Buddy realizes he must be Jesse's dad, from their one-night stand the night before Susan and Frank's engagement. Believing Frank is out of the picture, he reveals Frank's infertility to Susan and attempts to woo her with roses, to no avail.

After advocating for living on whim at his own time management lecture, Frank decides to base his life decisions on shuffling three index cards with written options and randomly choosing one. After the lecture, finding Paula again, he invites her to his room. However, nothing happens, as he realizes he still loves Susan.

Returning home to reconcile, before Susan can tell Frank who is Jesse's father, she goes upstairs to comfort Jesse over a nightmare. He sees the roses Buddy sent her, realizing the truth. Frank leaves, plotting to kill Buddy.

Luring Buddy into a boat which Frank takes into the middle of the lake, they both end up falling in. Buddy saves Frank and they make it to shore. On the walk back, Buddy discloses Susan loves Frank, not him. The couple reconcile, becoming a family again.

Back in present-day, Ed realizes that he does love Jesse, so the wedding goes forward. Buddy escorts Susan to her seat, and as father of the bride, Frank walks Jesse down the aisle.

== Cast ==
- Ryan Reynolds as Frank Allen
- Emily Mortimer as Susan Allen
- Stuart Townsend as Buddy Endrow
- Sarah Chalke as Paula Crowe
- Mike Erwin as Ed
- Constance Zimmer as Peg the Teacher
- Matreya Fedor as Jesse Allen (7 years)
- Elisabeth Harnois as Jesse Allen
- Chris William Martin as Damon
- Jovanna Huguet as Maid of Honor
- Christopher Jacot as Simon / Best Man
- Alessandro Juliani as Ken
- Jocelyne Loewen as Pregnant Nancy

== Reception ==

On Rotten Tomatoes, the film has an approval rating of 31% based on reviews from 59 critics.
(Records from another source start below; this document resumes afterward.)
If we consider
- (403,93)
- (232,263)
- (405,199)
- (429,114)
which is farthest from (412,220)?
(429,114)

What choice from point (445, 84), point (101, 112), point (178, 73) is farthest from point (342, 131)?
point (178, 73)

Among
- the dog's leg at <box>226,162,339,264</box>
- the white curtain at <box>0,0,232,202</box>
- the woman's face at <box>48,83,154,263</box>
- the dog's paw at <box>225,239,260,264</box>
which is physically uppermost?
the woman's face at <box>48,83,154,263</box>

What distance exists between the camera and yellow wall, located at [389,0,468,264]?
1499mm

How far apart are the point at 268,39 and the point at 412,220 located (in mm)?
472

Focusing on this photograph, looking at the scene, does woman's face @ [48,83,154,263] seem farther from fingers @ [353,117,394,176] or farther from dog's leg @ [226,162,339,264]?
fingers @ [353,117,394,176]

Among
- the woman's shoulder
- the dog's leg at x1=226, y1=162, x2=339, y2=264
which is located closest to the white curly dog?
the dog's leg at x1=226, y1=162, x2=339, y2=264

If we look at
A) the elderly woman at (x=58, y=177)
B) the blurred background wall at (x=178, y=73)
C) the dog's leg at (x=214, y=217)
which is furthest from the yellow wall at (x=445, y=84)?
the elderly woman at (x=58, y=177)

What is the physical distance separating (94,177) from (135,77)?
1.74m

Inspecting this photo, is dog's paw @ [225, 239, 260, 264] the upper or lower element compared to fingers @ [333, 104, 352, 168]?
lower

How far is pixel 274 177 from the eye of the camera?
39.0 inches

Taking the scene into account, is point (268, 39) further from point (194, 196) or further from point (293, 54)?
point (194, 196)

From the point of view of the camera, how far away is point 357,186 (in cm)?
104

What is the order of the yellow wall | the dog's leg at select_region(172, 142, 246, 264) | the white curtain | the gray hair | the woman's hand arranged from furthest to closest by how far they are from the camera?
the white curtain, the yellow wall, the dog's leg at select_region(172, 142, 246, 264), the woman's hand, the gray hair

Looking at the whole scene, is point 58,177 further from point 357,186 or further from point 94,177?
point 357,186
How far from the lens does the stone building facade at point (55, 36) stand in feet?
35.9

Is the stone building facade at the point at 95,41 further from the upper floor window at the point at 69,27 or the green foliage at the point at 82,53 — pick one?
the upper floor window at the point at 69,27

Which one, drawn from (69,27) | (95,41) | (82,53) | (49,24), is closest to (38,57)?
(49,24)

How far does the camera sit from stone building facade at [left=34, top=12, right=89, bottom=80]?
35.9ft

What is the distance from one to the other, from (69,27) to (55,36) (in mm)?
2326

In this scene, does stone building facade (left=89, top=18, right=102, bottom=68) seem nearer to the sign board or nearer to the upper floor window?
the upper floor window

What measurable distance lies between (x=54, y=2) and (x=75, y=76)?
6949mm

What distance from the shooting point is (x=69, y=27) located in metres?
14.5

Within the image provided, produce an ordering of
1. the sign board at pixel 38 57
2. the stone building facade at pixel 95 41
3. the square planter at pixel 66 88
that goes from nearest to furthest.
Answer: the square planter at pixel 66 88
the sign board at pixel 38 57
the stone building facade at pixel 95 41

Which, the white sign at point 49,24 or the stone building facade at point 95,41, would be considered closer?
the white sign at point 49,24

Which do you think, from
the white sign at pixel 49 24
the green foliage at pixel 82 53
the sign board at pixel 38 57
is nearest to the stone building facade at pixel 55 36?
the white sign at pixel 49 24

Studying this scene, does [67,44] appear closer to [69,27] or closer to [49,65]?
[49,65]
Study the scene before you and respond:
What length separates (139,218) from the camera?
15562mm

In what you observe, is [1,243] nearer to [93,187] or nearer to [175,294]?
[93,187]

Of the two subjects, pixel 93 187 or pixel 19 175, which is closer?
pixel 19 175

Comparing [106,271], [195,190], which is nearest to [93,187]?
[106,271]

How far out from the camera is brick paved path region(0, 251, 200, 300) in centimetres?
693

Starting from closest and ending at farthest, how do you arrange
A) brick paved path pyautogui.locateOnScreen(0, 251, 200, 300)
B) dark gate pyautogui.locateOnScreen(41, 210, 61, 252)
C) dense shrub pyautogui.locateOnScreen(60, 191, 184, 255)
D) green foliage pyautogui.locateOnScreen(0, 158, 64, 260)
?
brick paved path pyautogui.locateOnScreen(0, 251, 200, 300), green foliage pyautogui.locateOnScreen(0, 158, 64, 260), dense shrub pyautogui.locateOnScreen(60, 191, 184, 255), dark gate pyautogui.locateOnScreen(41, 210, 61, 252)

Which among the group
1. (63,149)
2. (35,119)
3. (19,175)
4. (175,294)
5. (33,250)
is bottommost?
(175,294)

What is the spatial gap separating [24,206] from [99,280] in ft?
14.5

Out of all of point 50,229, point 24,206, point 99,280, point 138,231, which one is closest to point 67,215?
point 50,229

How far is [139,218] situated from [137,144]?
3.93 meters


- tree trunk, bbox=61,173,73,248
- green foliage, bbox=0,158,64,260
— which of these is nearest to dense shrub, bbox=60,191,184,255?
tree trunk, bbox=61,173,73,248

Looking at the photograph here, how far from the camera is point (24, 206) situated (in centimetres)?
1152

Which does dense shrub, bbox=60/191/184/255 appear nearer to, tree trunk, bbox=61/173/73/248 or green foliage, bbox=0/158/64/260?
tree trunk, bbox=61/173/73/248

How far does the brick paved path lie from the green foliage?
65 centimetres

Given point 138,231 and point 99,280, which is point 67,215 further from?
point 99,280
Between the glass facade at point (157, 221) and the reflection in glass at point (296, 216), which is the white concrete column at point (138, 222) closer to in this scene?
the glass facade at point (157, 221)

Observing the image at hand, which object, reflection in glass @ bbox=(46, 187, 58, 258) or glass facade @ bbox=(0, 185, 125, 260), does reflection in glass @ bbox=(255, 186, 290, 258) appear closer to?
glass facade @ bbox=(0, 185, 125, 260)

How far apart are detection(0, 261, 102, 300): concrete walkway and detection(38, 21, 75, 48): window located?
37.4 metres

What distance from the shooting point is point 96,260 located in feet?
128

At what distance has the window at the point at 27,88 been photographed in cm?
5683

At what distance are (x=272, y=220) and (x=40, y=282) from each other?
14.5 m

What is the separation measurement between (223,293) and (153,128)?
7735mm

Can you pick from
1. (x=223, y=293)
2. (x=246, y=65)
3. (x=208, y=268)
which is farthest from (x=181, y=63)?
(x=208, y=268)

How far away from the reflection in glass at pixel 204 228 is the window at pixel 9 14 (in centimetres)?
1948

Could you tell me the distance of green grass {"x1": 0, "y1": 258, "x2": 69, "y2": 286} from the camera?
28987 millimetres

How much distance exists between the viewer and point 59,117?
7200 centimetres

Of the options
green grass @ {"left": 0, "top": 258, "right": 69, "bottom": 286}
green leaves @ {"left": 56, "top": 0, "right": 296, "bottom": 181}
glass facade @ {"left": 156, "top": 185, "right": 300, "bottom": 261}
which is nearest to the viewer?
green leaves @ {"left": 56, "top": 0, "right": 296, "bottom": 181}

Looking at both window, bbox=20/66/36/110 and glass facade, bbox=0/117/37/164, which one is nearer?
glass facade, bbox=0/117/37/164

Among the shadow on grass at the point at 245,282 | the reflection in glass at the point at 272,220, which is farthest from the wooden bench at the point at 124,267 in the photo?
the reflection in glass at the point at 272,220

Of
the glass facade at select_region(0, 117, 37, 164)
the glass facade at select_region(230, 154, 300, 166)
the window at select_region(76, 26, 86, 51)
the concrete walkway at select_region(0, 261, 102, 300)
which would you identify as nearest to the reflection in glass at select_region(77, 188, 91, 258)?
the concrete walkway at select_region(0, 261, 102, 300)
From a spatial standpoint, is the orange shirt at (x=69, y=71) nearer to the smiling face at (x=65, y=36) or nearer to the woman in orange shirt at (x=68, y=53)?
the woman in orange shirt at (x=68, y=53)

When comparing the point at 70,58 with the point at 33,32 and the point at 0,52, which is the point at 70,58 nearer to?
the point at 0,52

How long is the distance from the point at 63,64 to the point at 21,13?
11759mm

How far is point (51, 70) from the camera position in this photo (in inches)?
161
The site's critical consensus reads: "Ryan Reynolds and Emily Mortimer do what they can, but ultimately Chaos Theory is an overly conventional dramedy." On Metacritic, the film had a weighted average score of 44 out of 100, based on reviews from 18 critics, indicating "mixed or average" reviews.

Dennis Harvey of Variety wrote: "The lead performers, the brighter fillips in Daniel Taplitz’s screenplay and Marcos Siega’s ("Pretty Persuasion") assured direction make this a pleasing item overall."
Michael Rechtshaffen of The Hollywood Reporter wrote: "The picture continuously shuffles moods like tunes on an iPod without ever making any lasting commitments."

==Home media==
The DVD was released on June 17, 2008, in the US.